[PATCH v2] slab: fix slab accounting imbalance due to defer_deactivate_slab()

Vlastimil Babka posted 1 patch 3 months, 2 weeks ago
mm/slub.c | 8 +++++---
1 file changed, 5 insertions(+), 3 deletions(-)
[PATCH v2] slab: fix slab accounting imbalance due to defer_deactivate_slab()
Posted by Vlastimil Babka 3 months, 2 weeks ago
Since commit af92793e52c3 ("slab: Introduce kmalloc_nolock() and
kfree_nolock().") there's a possibility in alloc_single_from_new_slab()
that we discard the newly allocated slab if we can't spin and we fail to
trylock. As a result we don't perform inc_slabs_node() later in the
function. Instead we perform a deferred deactivate_slab() which can
either put the unacounted slab on partial list, or discard it
immediately while performing dec_slabs_node(). Either way will cause an
accounting imbalance.

Fix this by not marking the slab as frozen, and using free_slab()
instead of deactivate_slab() for non-frozen slabs in
free_deferred_objects(). For CONFIG_SLUB_TINY, that's the only possible
case. By not using discard_slab() we avoid dec_slabs_node().
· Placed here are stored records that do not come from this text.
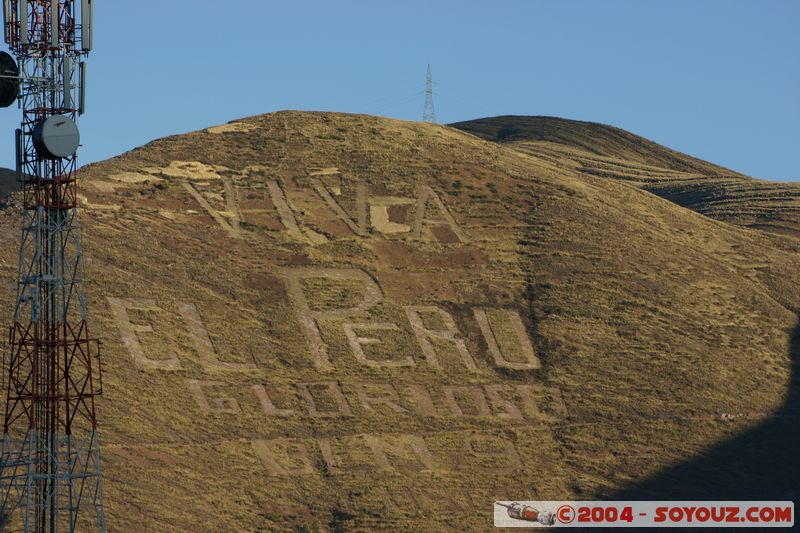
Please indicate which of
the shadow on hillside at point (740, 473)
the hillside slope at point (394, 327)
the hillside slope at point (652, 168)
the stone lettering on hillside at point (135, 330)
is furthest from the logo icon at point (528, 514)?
the hillside slope at point (652, 168)

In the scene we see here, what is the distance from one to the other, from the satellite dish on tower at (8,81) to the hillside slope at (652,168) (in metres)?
66.6

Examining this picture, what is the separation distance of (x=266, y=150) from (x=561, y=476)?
1212 inches

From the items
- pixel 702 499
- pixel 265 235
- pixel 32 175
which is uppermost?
pixel 32 175

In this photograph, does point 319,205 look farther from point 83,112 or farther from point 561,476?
point 83,112

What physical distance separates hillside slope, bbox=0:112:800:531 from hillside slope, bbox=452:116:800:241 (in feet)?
43.8

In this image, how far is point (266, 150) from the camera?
8906 centimetres

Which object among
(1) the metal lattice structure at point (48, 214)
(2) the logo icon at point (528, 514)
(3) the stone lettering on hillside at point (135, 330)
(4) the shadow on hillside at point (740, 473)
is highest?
(1) the metal lattice structure at point (48, 214)

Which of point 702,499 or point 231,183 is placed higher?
point 231,183

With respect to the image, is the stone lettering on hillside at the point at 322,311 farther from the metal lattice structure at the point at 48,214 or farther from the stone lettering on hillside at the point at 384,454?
the metal lattice structure at the point at 48,214

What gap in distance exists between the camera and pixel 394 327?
75312mm

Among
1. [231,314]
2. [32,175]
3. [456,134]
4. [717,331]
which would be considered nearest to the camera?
[32,175]

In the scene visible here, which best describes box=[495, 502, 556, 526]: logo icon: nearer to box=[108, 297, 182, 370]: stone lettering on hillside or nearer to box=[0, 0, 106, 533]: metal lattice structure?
box=[108, 297, 182, 370]: stone lettering on hillside

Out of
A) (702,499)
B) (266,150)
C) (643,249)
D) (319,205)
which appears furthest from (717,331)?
(266,150)

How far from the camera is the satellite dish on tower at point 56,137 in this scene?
41594 millimetres
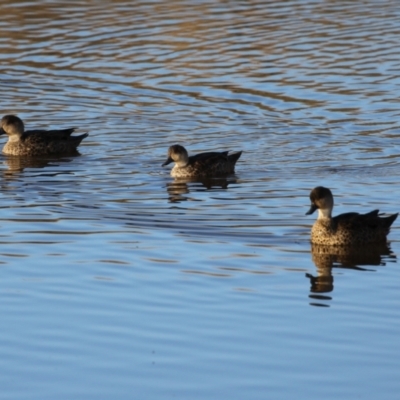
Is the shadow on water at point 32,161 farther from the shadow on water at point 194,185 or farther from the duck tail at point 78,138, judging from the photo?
the shadow on water at point 194,185

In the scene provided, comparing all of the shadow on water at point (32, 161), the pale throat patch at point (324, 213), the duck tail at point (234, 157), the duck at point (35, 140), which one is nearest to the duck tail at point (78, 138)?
the duck at point (35, 140)

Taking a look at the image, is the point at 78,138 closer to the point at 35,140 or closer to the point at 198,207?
the point at 35,140

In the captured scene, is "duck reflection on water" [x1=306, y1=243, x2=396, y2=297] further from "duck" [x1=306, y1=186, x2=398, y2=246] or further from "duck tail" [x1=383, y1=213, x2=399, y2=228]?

Fixes: af92793e52c3 ("slab: Introduce kmalloc_nolock() and kfree_nolock().")
Signed-off-by: Vlastimil Babka <vbabka@suse.cz>
---
Changes in v2:
- Fix the problem differently. Harry pointed out that we can't move
  inc_slabs_node() outside of list_lock protected regions as that would
  reintroduce issues fixed by commit c7323a5ad078
- Link to v1: https://patch.msgid.link/20251022-fix-slab-accounting-v1-1-27870ec363ce@suse.cz
---
 mm/slub.c | 8 +++++---
 1 file changed, 5 insertions(+), 3 deletions(-)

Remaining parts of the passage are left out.